:: Given data

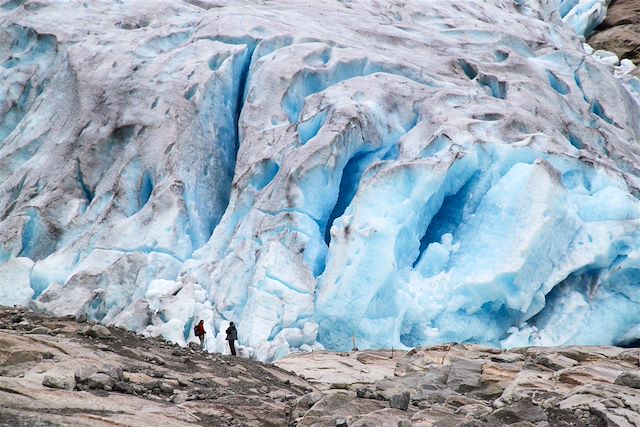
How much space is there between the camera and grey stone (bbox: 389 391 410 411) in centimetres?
626

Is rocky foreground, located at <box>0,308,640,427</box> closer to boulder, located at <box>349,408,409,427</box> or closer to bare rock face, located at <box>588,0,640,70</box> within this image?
boulder, located at <box>349,408,409,427</box>

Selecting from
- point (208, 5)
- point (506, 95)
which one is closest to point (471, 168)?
point (506, 95)

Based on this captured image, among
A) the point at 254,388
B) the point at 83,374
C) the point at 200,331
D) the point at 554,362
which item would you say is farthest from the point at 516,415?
the point at 200,331

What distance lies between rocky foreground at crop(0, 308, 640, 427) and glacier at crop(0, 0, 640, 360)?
262cm

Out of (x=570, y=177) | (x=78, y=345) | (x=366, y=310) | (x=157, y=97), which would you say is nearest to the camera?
(x=78, y=345)

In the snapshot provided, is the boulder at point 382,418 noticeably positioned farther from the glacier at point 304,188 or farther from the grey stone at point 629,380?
the glacier at point 304,188

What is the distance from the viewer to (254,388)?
7.38 metres

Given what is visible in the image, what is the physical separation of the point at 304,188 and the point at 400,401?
7.35 m

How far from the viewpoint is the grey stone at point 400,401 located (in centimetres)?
626

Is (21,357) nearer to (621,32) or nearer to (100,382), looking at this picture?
(100,382)

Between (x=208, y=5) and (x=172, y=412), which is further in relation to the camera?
(x=208, y=5)

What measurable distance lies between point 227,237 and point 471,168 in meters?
4.48

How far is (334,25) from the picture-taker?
17.6 metres

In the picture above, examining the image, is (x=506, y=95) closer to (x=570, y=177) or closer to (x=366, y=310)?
(x=570, y=177)
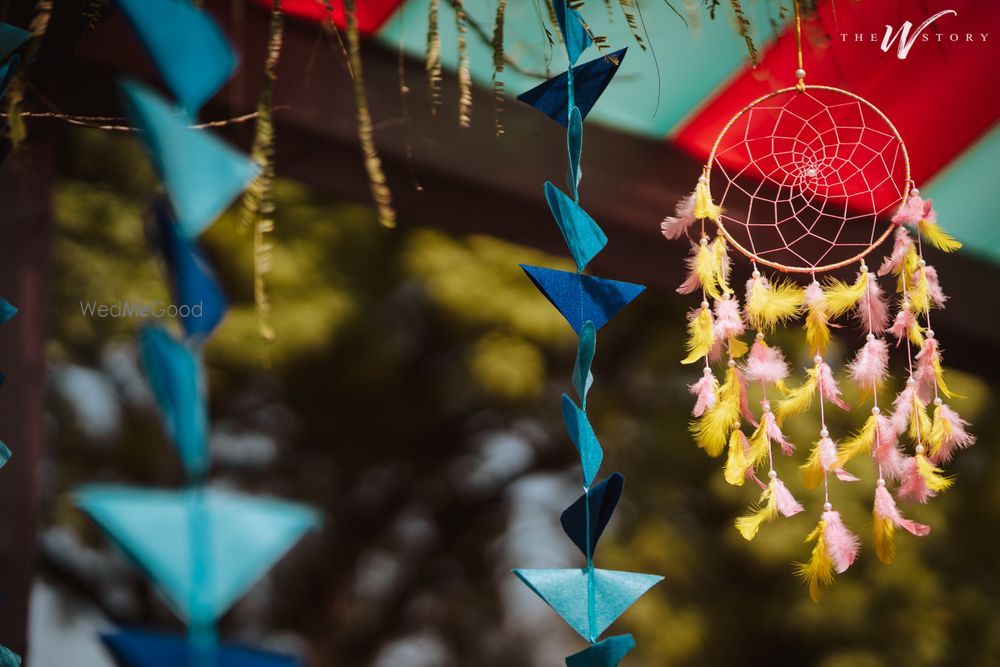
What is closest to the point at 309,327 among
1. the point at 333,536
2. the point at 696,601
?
the point at 333,536

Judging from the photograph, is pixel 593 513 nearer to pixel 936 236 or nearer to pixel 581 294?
pixel 581 294

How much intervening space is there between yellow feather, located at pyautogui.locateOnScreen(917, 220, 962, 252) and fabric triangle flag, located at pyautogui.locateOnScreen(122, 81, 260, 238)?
0.67 m

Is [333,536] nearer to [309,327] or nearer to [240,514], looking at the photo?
[309,327]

::::

■ What you need to do:
Rewrite the entries from the line containing "Between (x=208, y=5)" through the end of the entries as a Markdown table with the columns Row and Line, leaving out blank lines and any pictures.

■ Correct response:
| Row | Line |
|---|---|
| 1 | Between (x=208, y=5) and (x=172, y=412), which is further in relation to the camera? |
| 2 | (x=208, y=5) |
| 3 | What measurable distance lies between point 227,237 and point 471,168 in meters? |
| 4 | 4.48 |
| 5 | How far is (334,25) from the picture-taker? |
| 6 | 17.6 metres |
| 7 | In the picture above, examining the image, is (x=506, y=95) closer to (x=570, y=177) or closer to (x=366, y=310)? |
| 8 | (x=570, y=177) |
| 9 | What is closest to the point at 309,327 among |
| 10 | 1. the point at 333,536 |
| 11 | 2. the point at 696,601 |
| 12 | ? |
| 13 | the point at 333,536 |
| 14 | Judging from the photograph, is pixel 593 513 nearer to pixel 936 236 or nearer to pixel 581 294? |
| 15 | pixel 581 294 |
| 16 | How much intervening space is there between yellow feather, located at pyautogui.locateOnScreen(917, 220, 962, 252) and fabric triangle flag, located at pyautogui.locateOnScreen(122, 81, 260, 238)? |
| 17 | 0.67 m |
| 18 | Is [333,536] nearer to [309,327] or nearer to [240,514], looking at the photo? |
| 19 | [309,327] |